To find the points where the tangent lines to the curve are either horizontal or vertical, we first need to find the derivative of the curve. Let's begin by differentiating both sides of the equation:
Let's start by rewriting the equation as follows: (x^2 + y^2)^(3/2) - sqrt(x^2 + y^2) - x = 0
Now, we can differentiate both sides of the equation with respect to x:
d/dx [(x^2 + y^2)^(3/2) - sqrt(x^2 + y^2) - x] = 0
To differentiate the left side of the equation, we need to use the chain rule. Let's denote (x^2 + y^2) as u:
d/dx [(x^2 + y^2)^(3/2) - sqrt(x^2 + y^2) - x] = d/dx [u^(3/2) - sqrt(u) - x]
Using the chain rule, we can differentiate each term separately:
d/dx [u^(3/2)] = (3/2)u^(1/2) * d/dx [u] = (3/2)(x^2 + y^2)^(1/2) * (2x)

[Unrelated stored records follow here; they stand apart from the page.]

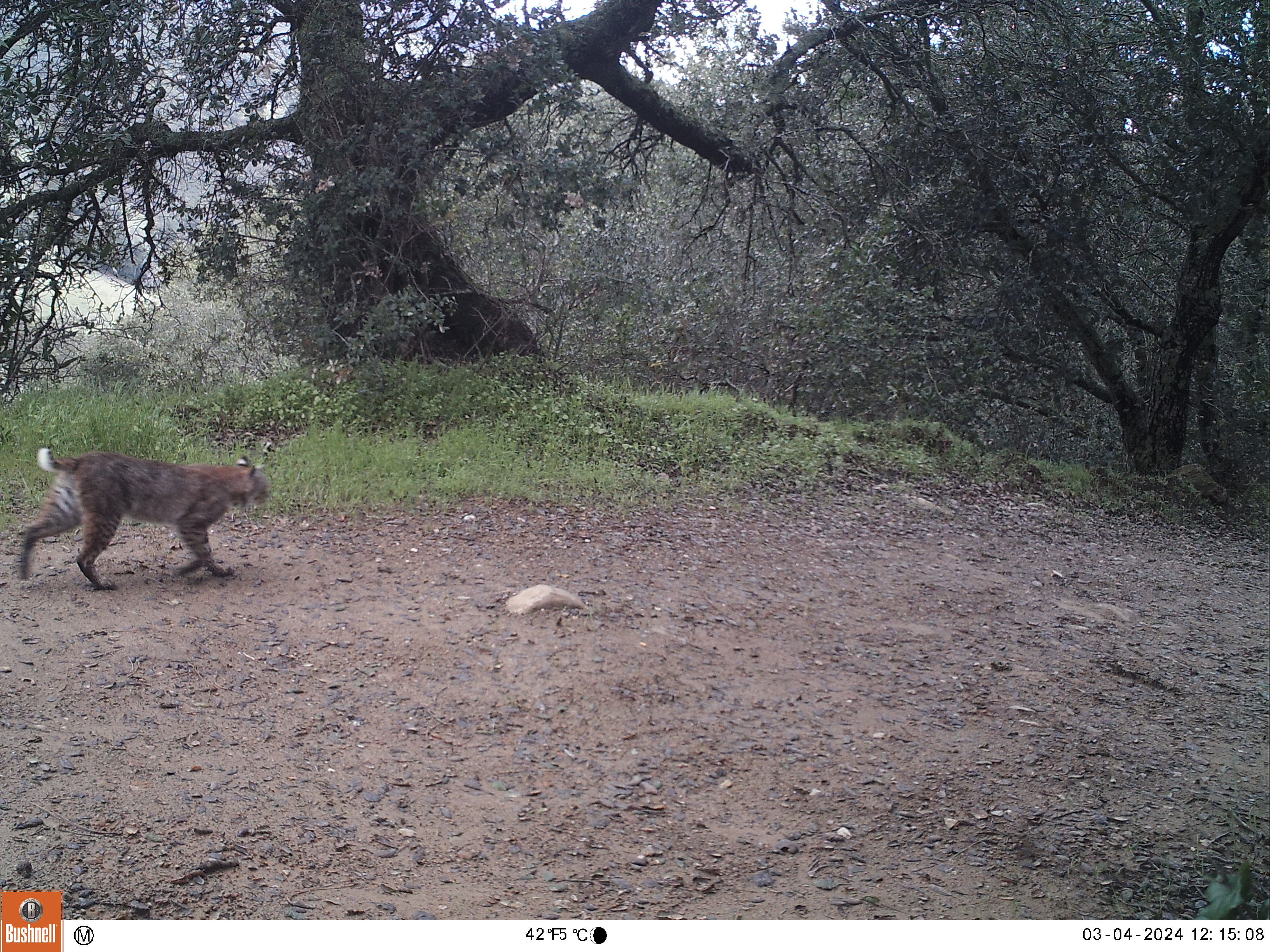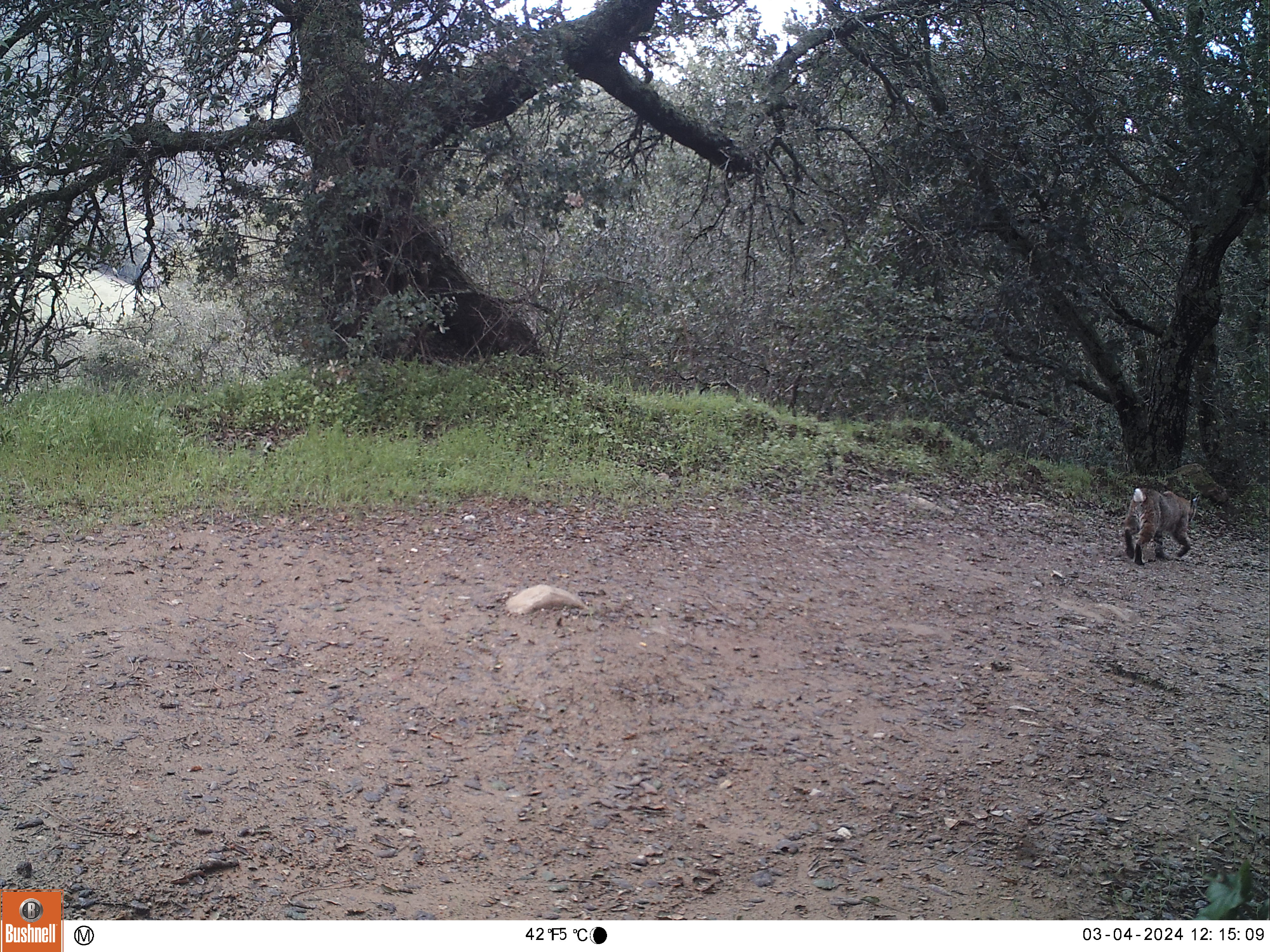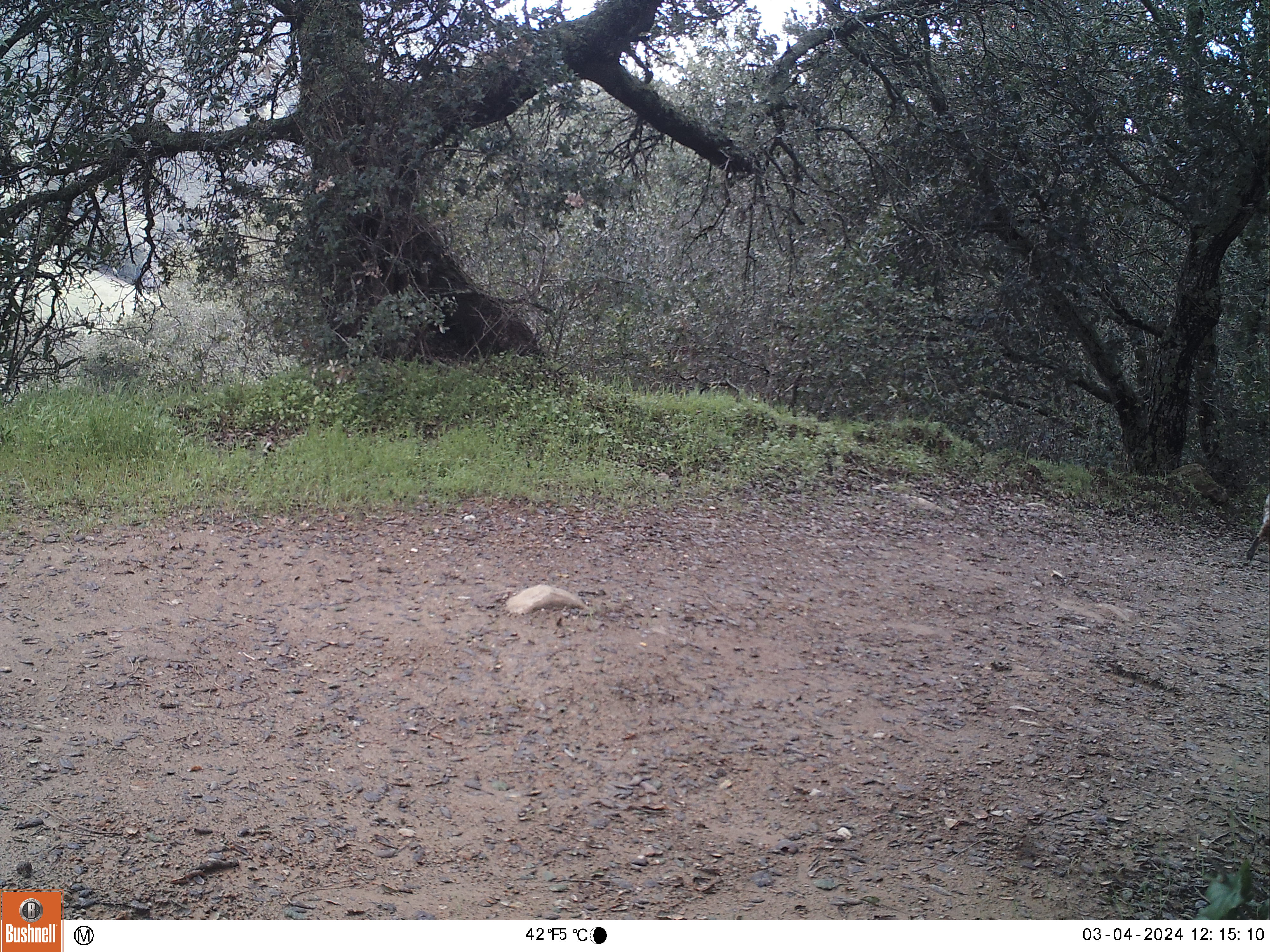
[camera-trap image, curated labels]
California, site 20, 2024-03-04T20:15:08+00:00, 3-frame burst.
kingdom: Animalia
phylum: Chordata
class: Mammalia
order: Carnivora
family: Felidae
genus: Lynx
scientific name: Lynx rufus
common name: bobcat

d/dx [sqrt(u)] = (1/2)(x^2 + y^2)^(-1/2) * d/dx [(x^2 + y^2)] = (1/2)(x^2 + y^2)^(-1/2) * (2x + 2yy')
d/dx [x] = 1
Now, let's substitute these derivatives back into our equation:
(3/2)(x^2 + y^2)^(1/2) * (2x) - (1/2)(x^2 + y^2)^(-1/2) * (2x + 2yy') - 1 = 0
Simplifying this equation, we have:
3x(x^2 + y^2)^(1/2) - (x^2 + y^2)^(-1/2)(x + y * dy/dx) - 1 = 0
Now, let's solve this equation for dy/dx, which represents the derivative of y with respect to x:
3x(x^2 + y^2)^(1/2) - (x^2 + y^2)^(-1/2)(x + y * dy/dx) - 1 = 0
Rearrange the equation to solve for dy/dx:
(x + y * dy/dx) / (x^2 + y^2)^(1/2) = 3x / (x^2 + y^2)^(1/2) - 1
Multiply both sides of the equation by (x^2 + y^2)^(1/2) to isolate dy/dx:
x + y * dy/dx = (3x - (x^2 + y^2)^(1/2)) * (x^2 + y^2)^(1/2)
Now, solve for dy/dx:
y * dy/dx = ((3x - (x^2 + y^2)^(1/2)) * (x^2 + y^2)^(1/2)) - x
Finally, divide both sides of the equation by y to get dy/dx:
dy/dx = ((3x - (x^2 + y^2)^(1/2)) * (x^2 + y^2)^(1/2) - x) / y
Now that we have the equation for dy/dx, we can set it equal to zero to find where the tangent line is horizontal, and find where it is undefined to find where the tangent line is vertical.